Ning Que la siguió detrás de ella con su corona.
Ye Hongyu sacó un pañuelo de su túnica y se ató el pelo negro simplemente. Escuchó los pasos detrás de ella y dijo: “Tú eres la persona más valiente del mundo. Abrazas al futuro Divino Sacerdote de la Luz en tu pecho y coqueteas con ella a diario. ¿Cómo puedes tener miedo de coquetear conmigo?
Ning Que escuchó sus palabras y se lamentó: “Pensándolo bien, ni siquiera en mis más salvajes sueños de la infancia me había imaginado que me casaría con un Gran Sacerdote Divino de West-Hill. “Nunca pensé que abrazaría una corona divina y hablaría sobre temas tan íntimos con otro Gran Sacerdote Divino de West-Hill”.
Ye Hongyu se volvió a mirarlo impasible: “Tengo que advertirte, nunca me comportes de forma tan íntima con Sangsang ante los creyentes del taoísmo haotiano.
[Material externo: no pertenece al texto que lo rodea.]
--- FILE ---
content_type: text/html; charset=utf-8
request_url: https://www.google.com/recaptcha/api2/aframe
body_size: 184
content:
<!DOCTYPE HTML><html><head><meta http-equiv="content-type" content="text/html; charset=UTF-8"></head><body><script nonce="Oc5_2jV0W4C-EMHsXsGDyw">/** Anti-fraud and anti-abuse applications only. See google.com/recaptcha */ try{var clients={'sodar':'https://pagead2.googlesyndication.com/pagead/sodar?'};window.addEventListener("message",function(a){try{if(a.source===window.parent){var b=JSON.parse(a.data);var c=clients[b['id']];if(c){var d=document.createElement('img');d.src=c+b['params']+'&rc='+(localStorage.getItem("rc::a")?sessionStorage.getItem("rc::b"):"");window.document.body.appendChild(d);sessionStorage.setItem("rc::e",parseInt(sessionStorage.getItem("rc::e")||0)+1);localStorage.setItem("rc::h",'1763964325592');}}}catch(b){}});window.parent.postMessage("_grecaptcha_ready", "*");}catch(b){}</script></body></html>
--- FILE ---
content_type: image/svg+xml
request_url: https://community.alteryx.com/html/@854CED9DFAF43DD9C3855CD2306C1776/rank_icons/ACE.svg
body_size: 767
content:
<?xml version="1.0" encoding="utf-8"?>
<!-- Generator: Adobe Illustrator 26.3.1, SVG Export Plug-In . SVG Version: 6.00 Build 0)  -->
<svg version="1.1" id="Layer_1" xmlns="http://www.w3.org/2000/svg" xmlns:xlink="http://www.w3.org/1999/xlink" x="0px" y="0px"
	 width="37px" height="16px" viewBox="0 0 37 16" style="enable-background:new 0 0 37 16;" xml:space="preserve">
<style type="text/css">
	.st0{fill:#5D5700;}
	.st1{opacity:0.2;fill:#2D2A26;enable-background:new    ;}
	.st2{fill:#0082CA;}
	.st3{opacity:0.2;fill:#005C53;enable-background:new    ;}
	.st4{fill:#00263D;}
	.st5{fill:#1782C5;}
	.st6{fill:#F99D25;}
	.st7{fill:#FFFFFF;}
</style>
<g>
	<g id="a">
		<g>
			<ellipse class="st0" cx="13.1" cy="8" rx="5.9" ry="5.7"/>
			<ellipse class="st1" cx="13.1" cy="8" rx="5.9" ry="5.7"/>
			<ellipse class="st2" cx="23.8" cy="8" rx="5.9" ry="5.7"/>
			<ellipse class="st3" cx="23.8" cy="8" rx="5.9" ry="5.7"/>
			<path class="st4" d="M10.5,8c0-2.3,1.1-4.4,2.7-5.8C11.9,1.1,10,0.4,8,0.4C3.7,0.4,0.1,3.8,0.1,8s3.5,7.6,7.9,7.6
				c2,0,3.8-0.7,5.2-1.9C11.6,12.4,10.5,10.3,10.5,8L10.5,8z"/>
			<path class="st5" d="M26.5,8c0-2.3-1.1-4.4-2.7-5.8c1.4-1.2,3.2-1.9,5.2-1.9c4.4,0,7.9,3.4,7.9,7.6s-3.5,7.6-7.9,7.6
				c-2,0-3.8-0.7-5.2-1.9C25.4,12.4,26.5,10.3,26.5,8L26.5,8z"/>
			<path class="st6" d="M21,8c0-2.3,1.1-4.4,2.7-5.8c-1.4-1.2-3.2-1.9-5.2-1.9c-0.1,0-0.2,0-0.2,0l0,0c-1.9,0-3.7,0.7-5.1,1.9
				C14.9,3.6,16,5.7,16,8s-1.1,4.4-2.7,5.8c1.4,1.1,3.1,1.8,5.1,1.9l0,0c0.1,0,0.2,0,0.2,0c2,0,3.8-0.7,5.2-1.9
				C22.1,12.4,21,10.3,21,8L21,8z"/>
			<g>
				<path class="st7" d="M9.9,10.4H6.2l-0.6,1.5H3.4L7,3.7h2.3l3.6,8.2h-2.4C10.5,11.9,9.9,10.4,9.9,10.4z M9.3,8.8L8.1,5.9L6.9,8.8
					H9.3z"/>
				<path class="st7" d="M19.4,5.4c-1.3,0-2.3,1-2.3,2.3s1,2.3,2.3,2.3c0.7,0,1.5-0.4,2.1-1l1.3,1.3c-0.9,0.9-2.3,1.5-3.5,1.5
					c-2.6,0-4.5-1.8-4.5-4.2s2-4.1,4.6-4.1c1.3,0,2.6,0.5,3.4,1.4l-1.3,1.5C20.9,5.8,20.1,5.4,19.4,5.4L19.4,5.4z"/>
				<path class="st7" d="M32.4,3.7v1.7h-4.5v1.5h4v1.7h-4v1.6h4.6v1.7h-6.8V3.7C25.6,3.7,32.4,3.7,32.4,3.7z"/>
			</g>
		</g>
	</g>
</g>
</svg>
Al igual que antes, si me hubieses dicho que me veía mejor con una sonrisa antes de que se cerraran las puertas del templo, los creyentes y los subordinados de afuera pensarían que estás blasfemando contra Haotian. Te partirán en pedazos, incluso si eres un discípulo principal del Director ”.
Ning Que dijo: “Estoy coqueteando contigo porque me he acostumbrado. En cuanto a Sangsang, ella es mi esposa. Ni siquiera el Señor del Jerarca puede interferir con lo que hago con ella. ¿Qué pueden hacerme tus subordinados?
Ye Hongyu lo miró en voz baja y dijo: “¿Es eso realmente lo que piensas?”
Ning Que pensó en los cientos de hombres de caballería que vio antes, especialmente las docenas de sacerdotes judiciales que estaban en el reino de los Seethrough. No pudo evitar quedarse callado, especialmente por el hombre grande y musculoso que estaba al lado del palanquín. A pesar de que ya estaba en el estado de destino Saber, todavía podía sentir cuán poderoso era el hombre. Incluso podía sentir el claro peligro que representaba el hombre.